Work required. Render every line of the data below as a numbered list, skipping blank lines. Leave the pictures out.

Dataset excerpt:
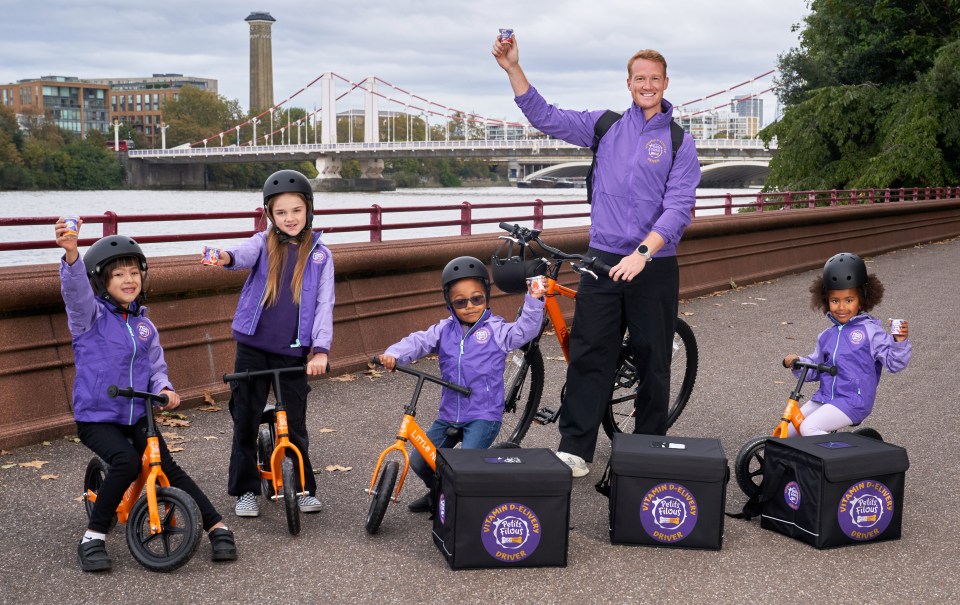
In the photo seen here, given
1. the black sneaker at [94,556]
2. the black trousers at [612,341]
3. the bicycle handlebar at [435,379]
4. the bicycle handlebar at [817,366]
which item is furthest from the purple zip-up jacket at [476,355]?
Result: the black sneaker at [94,556]

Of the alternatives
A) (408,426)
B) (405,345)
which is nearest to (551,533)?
(408,426)

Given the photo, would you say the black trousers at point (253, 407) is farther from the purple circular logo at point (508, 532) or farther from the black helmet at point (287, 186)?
the purple circular logo at point (508, 532)

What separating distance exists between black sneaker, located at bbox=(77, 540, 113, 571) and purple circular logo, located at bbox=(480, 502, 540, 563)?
1408 millimetres

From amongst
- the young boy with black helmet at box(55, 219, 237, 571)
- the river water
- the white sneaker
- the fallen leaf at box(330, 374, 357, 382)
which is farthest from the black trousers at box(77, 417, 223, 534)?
the river water

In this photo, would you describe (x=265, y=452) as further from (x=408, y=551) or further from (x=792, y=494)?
(x=792, y=494)

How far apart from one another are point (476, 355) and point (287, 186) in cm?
111

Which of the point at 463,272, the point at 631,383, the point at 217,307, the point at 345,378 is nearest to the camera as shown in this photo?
the point at 463,272

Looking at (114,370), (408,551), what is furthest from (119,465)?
(408,551)

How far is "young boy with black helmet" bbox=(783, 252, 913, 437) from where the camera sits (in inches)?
200

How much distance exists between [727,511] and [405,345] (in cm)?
164

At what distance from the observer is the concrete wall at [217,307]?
18.8ft

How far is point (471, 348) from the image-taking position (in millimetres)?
4734

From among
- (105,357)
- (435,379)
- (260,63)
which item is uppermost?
(260,63)

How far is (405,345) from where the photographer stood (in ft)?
15.3
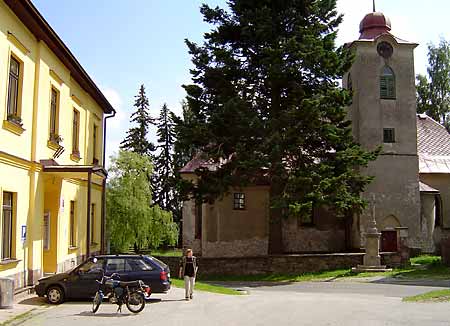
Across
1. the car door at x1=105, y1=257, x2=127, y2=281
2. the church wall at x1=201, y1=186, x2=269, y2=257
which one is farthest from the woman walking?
the church wall at x1=201, y1=186, x2=269, y2=257

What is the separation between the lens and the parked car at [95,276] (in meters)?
15.1

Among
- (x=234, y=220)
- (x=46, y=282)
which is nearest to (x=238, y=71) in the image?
(x=234, y=220)

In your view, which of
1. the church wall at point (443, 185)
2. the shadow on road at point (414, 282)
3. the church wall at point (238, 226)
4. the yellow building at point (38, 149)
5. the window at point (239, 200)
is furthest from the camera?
the church wall at point (443, 185)

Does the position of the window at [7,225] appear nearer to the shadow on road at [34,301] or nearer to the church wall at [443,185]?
the shadow on road at [34,301]

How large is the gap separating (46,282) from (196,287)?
22.4ft

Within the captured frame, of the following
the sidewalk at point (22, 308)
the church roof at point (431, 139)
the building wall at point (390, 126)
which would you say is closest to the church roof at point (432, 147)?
the church roof at point (431, 139)

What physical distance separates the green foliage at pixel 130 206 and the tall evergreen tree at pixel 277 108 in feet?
40.3

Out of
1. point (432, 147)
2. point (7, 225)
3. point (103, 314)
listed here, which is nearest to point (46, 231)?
point (7, 225)

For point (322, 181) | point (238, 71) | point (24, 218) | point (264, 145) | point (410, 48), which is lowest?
point (24, 218)

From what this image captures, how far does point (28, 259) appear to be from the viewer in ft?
54.8

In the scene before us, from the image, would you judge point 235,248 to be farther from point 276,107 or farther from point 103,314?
point 103,314

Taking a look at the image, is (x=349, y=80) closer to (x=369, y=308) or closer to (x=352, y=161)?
(x=352, y=161)

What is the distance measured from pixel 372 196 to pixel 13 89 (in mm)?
25217

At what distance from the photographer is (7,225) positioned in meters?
15.3
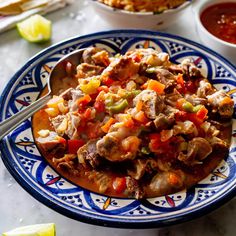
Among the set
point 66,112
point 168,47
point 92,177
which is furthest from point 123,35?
point 92,177

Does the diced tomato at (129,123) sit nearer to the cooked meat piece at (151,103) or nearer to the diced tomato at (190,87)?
the cooked meat piece at (151,103)

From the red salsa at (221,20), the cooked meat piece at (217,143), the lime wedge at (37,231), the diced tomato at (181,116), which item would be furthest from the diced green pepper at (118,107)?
the red salsa at (221,20)

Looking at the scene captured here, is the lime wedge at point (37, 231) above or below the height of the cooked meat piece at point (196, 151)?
above

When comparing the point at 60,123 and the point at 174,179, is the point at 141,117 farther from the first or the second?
the point at 60,123

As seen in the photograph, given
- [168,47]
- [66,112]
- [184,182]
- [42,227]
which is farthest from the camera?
[168,47]

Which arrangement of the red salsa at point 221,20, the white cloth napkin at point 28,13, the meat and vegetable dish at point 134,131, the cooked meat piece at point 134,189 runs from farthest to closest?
the white cloth napkin at point 28,13 < the red salsa at point 221,20 < the meat and vegetable dish at point 134,131 < the cooked meat piece at point 134,189

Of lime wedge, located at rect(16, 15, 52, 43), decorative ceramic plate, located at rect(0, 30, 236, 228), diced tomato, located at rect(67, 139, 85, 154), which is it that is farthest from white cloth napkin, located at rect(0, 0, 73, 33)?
diced tomato, located at rect(67, 139, 85, 154)

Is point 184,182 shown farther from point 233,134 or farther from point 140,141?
point 233,134
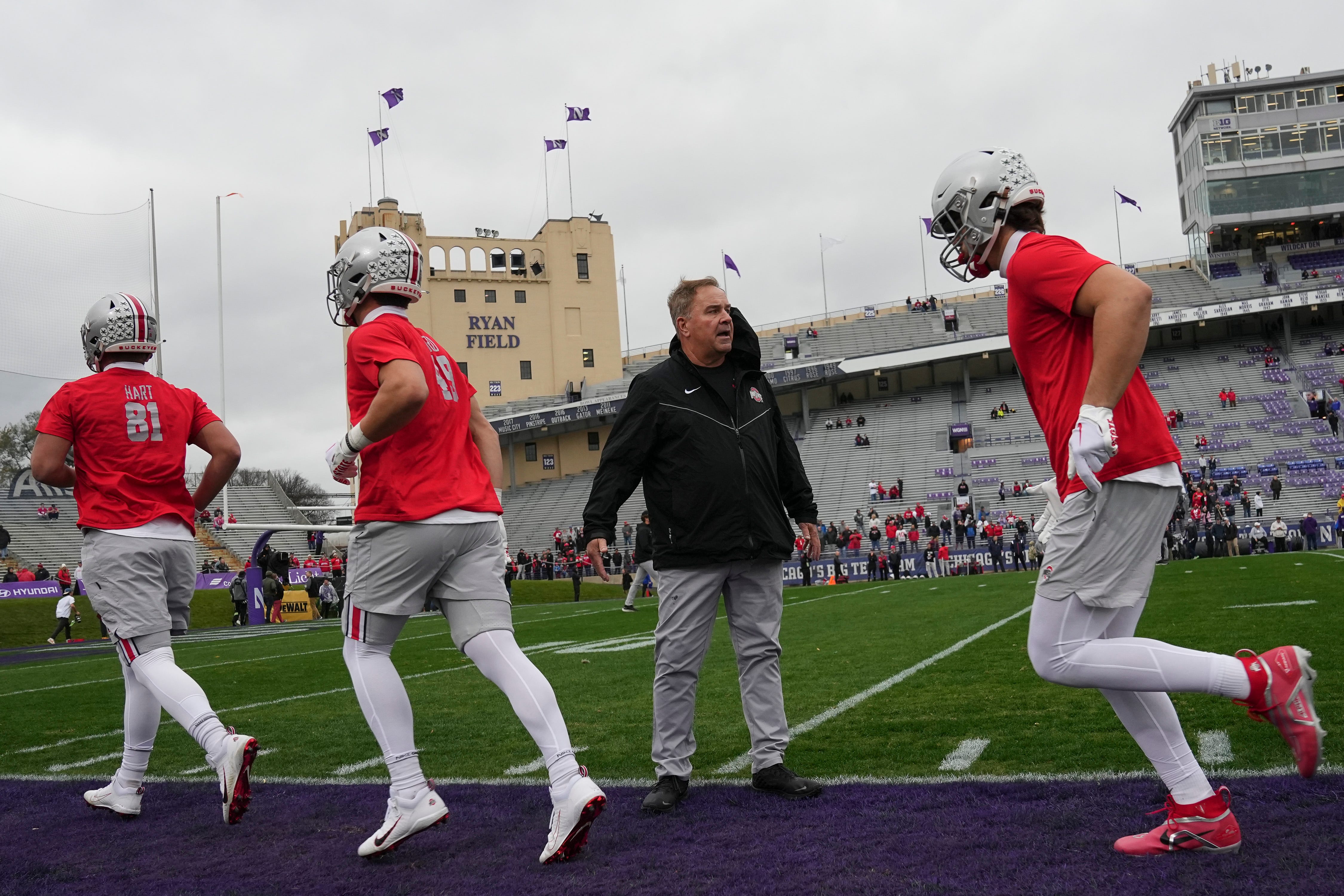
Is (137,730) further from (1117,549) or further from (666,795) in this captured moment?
(1117,549)

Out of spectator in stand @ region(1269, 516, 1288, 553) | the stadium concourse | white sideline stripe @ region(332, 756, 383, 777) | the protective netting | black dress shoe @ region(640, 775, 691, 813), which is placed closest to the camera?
black dress shoe @ region(640, 775, 691, 813)

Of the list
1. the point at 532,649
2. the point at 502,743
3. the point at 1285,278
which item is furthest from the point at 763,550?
the point at 1285,278

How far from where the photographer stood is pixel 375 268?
3.65 meters

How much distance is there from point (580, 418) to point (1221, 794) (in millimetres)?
51035

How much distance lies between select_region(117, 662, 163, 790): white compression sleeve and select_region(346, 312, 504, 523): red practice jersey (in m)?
1.51

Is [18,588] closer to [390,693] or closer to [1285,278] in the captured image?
[390,693]

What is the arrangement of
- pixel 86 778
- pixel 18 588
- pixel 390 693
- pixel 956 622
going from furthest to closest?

Complete output.
1. In the photo seen here, given
2. 1. the black sneaker at [94,556]
3. 2. the black trousers at [612,341]
4. 3. the bicycle handlebar at [435,379]
5. 4. the bicycle handlebar at [817,366]
6. which item is furthest from the purple zip-up jacket at [476,355]?
7. Result: the black sneaker at [94,556]
8. Of the alternatives
9. A) (408,426)
10. B) (405,345)
11. which is nearest to (551,533)?
12. (408,426)
13. Given the photo, would you say the black trousers at point (253, 407) is farther from the purple circular logo at point (508, 532) or farther from the black helmet at point (287, 186)?
14. the purple circular logo at point (508, 532)
15. What separating distance exists between black sneaker, located at bbox=(77, 540, 113, 571) and purple circular logo, located at bbox=(480, 502, 540, 563)?
16. 1408 millimetres
17. From amongst
18. - the young boy with black helmet at box(55, 219, 237, 571)
19. - the river water
20. - the white sneaker
21. - the fallen leaf at box(330, 374, 357, 382)
22. which is farthest from the black trousers at box(77, 417, 223, 534)?
23. the river water
24. In this photo, would you describe (x=265, y=452) as further from (x=408, y=551) or further from (x=792, y=494)?
25. (x=792, y=494)
26. How far apart from one another are point (476, 355) and point (287, 186) in cm?
27. 111
28. Which of the point at 463,272, the point at 631,383, the point at 217,307, the point at 345,378 is nearest to the camera as shown in this photo?
29. the point at 463,272
30. Looking at (114,370), (408,551), what is furthest from (119,465)?
31. (408,551)
32. How far is "young boy with black helmet" bbox=(783, 252, 913, 437) from where the camera sits (in inches)?
33. 200
34. How much distance exists between [727,511] and [405,345] (in cm)?
35. 164
36. At what distance from the observer is the concrete wall at [217,307]?
37. 18.8ft
38. How far is point (471, 348) from the image-taking position (in millimetres)?
39. 4734
40. From among
41. - (105,357)
42. - (435,379)
43. - (260,63)
44. which item is uppermost?
45. (260,63)
46. How far is (405,345) from where the photographer stood (in ft)?
47. 15.3
48. Across
49. 1. the car door at x1=105, y1=257, x2=127, y2=281
50. 2. the church wall at x1=201, y1=186, x2=269, y2=257
51. which one is farthest from the woman walking?
52. the church wall at x1=201, y1=186, x2=269, y2=257
53. What is the separation between the lens and the parked car at [95,276] (in meters)?
54. 15.1
55. Among
56. - (x=234, y=220)
57. - (x=46, y=282)
58. which is nearest to (x=238, y=71) in the image?
59. (x=234, y=220)
60. In your view, which of
61. 1. the church wall at point (443, 185)
62. 2. the shadow on road at point (414, 282)
63. 3. the church wall at point (238, 226)
64. 4. the yellow building at point (38, 149)
65. 5. the window at point (239, 200)
66. is furthest from the camera?
67. the church wall at point (443, 185)
68. Does the position of the window at [7,225] appear nearer to the shadow on road at [34,301] or nearer to the church wall at [443,185]?
69. the shadow on road at [34,301]
70. How large is the gap separating (46,282) from (196,287)?
71. 22.4ft
72. Within the captured frame, of the following
73. the sidewalk at point (22, 308)
74. the church roof at point (431, 139)
75. the building wall at point (390, 126)
76. which would you say is closest to the church roof at point (432, 147)?
77. the church roof at point (431, 139)
78. What physical distance separates the green foliage at pixel 130 206 and the tall evergreen tree at pixel 277 108 in feet?
79. 40.3
80. Out of
81. 1. point (432, 147)
82. 2. point (7, 225)
83. 3. point (103, 314)
84. listed here, which is nearest to point (46, 231)?
85. point (7, 225)
86. For point (322, 181) | point (238, 71) | point (24, 218) | point (264, 145) | point (410, 48), which is lowest?
87. point (24, 218)
88. From what this image captures, how far does point (28, 259) appear to be from the viewer in ft?
89. 54.8
90. In the scene before us, from the image, would you judge point 235,248 to be farther from point 276,107 or farther from point 103,314?
91. point 103,314
92. Taking a look at the image, is (x=349, y=80) closer to (x=369, y=308) or closer to (x=352, y=161)?
93. (x=352, y=161)
94. What is the distance measured from pixel 372 196 to pixel 13 89 (in mm)?
95. 25217
96. At what distance from the photographer is (7,225) positioned in meters?
97. 15.3
98. Among the set
99. point 66,112
100. point 168,47
101. point 92,177
102. which is furthest from point 123,35?
103. point 92,177
104. Does the diced tomato at (129,123) sit nearer to the cooked meat piece at (151,103) or nearer to the diced tomato at (190,87)?
105. the cooked meat piece at (151,103)
106. From the red salsa at (221,20), the cooked meat piece at (217,143), the lime wedge at (37,231), the diced tomato at (181,116), which item would be furthest from the diced green pepper at (118,107)?
107. the red salsa at (221,20)
108. Looking at the scene captured here, is the lime wedge at point (37, 231) above or below the height of the cooked meat piece at point (196, 151)?
109. above
110. When comparing the point at 60,123 and the point at 174,179, is the point at 141,117 farther from the first or the second?
111. the point at 60,123
112. As seen in the photograph, given
113. - [168,47]
114. - [66,112]
115. - [184,182]
116. - [42,227]
117. which is farthest from the camera?
118. [168,47]
119. Which arrangement of the red salsa at point 221,20, the white cloth napkin at point 28,13, the meat and vegetable dish at point 134,131, the cooked meat piece at point 134,189 runs from farthest to closest?
120. the white cloth napkin at point 28,13 < the red salsa at point 221,20 < the meat and vegetable dish at point 134,131 < the cooked meat piece at point 134,189
121. Of lime wedge, located at rect(16, 15, 52, 43), decorative ceramic plate, located at rect(0, 30, 236, 228), diced tomato, located at rect(67, 139, 85, 154), which is it that is farthest from white cloth napkin, located at rect(0, 0, 73, 33)?
122. diced tomato, located at rect(67, 139, 85, 154)
123. Is point 184,182 shown farther from point 233,134 or farther from point 140,141?
124. point 233,134
125. Is (137,730) further from (1117,549) or further from (666,795) in this captured moment?
126. (1117,549)
127. Out of spectator in stand @ region(1269, 516, 1288, 553) | the stadium concourse | white sideline stripe @ region(332, 756, 383, 777) | the protective netting | black dress shoe @ region(640, 775, 691, 813), which is placed closest to the camera?
128. black dress shoe @ region(640, 775, 691, 813)
129. Of the list
130. 1. the point at 532,649
131. 2. the point at 502,743
132. 3. the point at 1285,278
133. which item is furthest from the point at 763,550?
134. the point at 1285,278
135. How far from where the photographer stood is pixel 375 268?
136. 3.65 meters
137. How much distance is there from point (580, 418) to point (1221, 794) (in millimetres)?
138. 51035
139. How much distance lies between select_region(117, 662, 163, 790): white compression sleeve and select_region(346, 312, 504, 523): red practice jersey (in m)?
140. 1.51
141. Is [18,588] closer to [390,693] or closer to [1285,278] in the captured image?
142. [390,693]
143. What is the arrangement of
144. - pixel 86 778
145. - pixel 18 588
146. - pixel 390 693
147. - pixel 956 622
148. going from furthest to closest?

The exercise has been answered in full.